As with most things I do, I made things complicated when it first came to solidifying the oil, experimenting with everything from gelatin to ground chia seeds. In the end, I was inspired by oil stored in my cold room that had congealed as a result of the frigid temperature.
For the pasta:
20 tbsp (or 1 1/4 cup) good quality, extra-virgin olive oil
200grams (or 1 1/2 cup) 00 flour, plus extra for dusting
1 egg, beaten (this egg will be used to seal the ravioli and is not mixed with the flour.)
For the garnish:
good quality vin cotto or thickened balsamic vinegar (available in Italian specialty shops)
Freshly grated Grana Padano cheese
Pour the olive oil into a bowl and place in the freezer for several hours or overnight.
To make the pasta, mound the flour in the middle of a work surface and make a small crater in the center. Add the eggs to the center of the flour and begin to incorporate the flour and eggs using your fingers or a fork, in a circular motion, until you get a nice even dough. Knead the dough for 10 minutes, wrap in plastic wrap, and let it rest in the fridge. (This dough needs to be cold or it will melt the oil too quickly.)
Remove the oil from the freezer just before you begin to roll out the pasta. Cut 1/4 of the dough and feed it into a pasta machine. Spin out a thin sheet (not too thin) and lay it on a well floured surface, being careful not to get too much flour on the top of the pasta sheet (the top is where you'll place the olive oil)
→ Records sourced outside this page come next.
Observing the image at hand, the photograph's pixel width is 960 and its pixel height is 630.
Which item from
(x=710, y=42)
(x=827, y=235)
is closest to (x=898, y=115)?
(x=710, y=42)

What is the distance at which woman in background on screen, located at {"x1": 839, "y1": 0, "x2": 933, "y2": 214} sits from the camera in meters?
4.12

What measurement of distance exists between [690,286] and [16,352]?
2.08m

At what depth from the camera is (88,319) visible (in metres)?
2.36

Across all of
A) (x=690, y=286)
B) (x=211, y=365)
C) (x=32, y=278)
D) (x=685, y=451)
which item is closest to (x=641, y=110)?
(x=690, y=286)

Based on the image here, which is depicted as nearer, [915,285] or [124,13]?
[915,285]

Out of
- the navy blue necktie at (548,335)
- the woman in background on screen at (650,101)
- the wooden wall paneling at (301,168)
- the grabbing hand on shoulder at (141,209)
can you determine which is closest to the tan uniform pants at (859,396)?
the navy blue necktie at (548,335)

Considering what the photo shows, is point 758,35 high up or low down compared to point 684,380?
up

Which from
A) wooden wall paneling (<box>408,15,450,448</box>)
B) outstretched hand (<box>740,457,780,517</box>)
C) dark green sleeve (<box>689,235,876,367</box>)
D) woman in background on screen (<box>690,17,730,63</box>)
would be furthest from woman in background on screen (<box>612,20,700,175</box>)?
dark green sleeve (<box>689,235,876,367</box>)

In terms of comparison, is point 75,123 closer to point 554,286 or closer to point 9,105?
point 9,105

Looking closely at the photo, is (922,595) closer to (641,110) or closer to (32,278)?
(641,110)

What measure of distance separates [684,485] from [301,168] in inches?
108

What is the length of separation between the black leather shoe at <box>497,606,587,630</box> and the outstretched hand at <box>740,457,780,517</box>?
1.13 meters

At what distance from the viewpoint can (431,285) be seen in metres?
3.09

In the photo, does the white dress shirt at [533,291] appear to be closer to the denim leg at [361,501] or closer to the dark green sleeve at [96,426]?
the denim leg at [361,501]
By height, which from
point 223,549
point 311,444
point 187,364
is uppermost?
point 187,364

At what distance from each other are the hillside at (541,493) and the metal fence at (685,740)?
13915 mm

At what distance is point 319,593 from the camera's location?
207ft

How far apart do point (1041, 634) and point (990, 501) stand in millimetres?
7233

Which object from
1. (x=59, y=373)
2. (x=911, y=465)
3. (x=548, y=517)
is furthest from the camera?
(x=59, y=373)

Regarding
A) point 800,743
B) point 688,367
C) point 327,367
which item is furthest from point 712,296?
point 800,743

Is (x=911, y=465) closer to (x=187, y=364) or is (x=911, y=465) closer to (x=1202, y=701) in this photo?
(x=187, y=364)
Using a spoon. crack off a piece of the frozen olive oil and place on the pasta sheet, making sure to leave space between each piece of oil. Brush some of the beaten egg around the oil pieces, this egg will create a seal which will keep the olive oil, once melted, contained within the pasta. (It's important that the oil not touch the sections of the pasta brushed with the egg.) Fold the top of the pasta over and seal shut, making sure no air pockets remain in the ravioli. Press the edges firmly and cut with a pasta cutter. Place ravioli on a floured cookie sheet and store in the freezer immediately. (don't make all the ravioli before freezing, or the oil will melt. The seal only becomes solid once the egg dries completely.) Repeat with the rest of the pasta.
Once the ravioli are frozen, bring a pot of salted water to a boil and cook. While the pasta cooks, drizzle some of the vin cotto on the bottom of plate, remove the ravioli from the water with a slotted spoon (be gentle, the ravioli are delicate, and don't worry about oiling the ravioli, some oil will leech out into the boiling water which will prevent the ravioli from sticking to one another.) place the ravioli over the vin cotto, sprinkle with sea salt and grated cheese and eat. Serve with some fresh bread to sop up all of the oil and vinegar left on the plate.
Fig.3. You need to work fast before the oil melts all over the pasta. The oil is frozen.
Fig.4. Brush the edges of the pasta with a beaten egg. This will create a seal strong enough to contain the oil once it cooks.
Fig.5. When you fold the pasta over make sure the brushed egg comes into contact (press the edges together well), and that no air pockets remain in the ravioli. This is tricky because you need to make sure the oil doesn't move around and ruin your egg seal.